▶ **Task goal**
What you return should be the entries, unchanged, without their pictures.

Records for the exercise: Begin

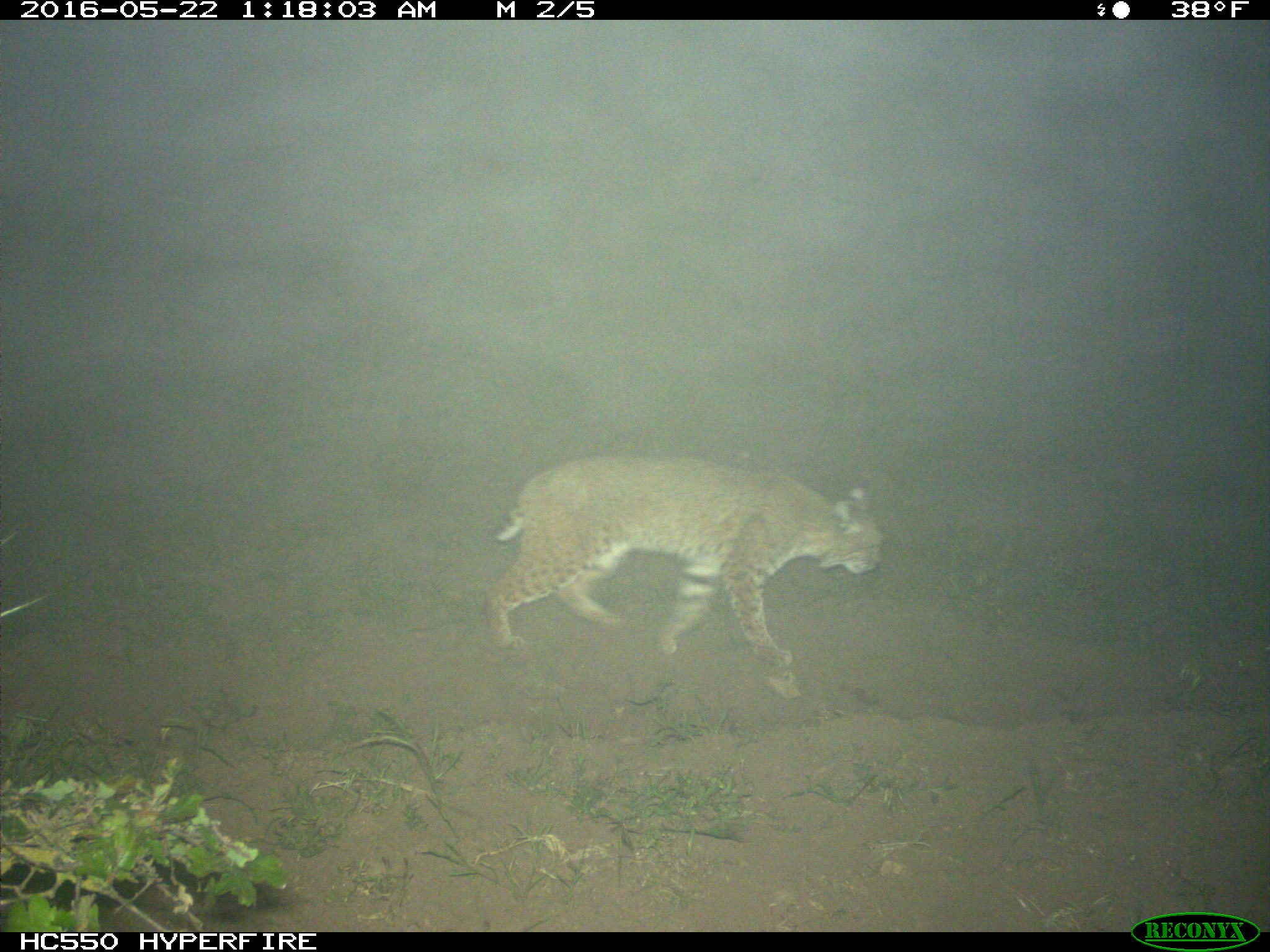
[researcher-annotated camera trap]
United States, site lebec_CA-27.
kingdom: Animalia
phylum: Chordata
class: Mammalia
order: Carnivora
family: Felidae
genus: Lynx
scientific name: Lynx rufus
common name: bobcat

Records for the exercise: End

▶ **Exercise output**
[researcher-annotated camera trap]
United States, site lebec_CA-27.
kingdom: Animalia
phylum: Chordata
class: Mammalia
order: Carnivora
family: Felidae
genus: Lynx
scientific name: Lynx rufus
common name: bobcat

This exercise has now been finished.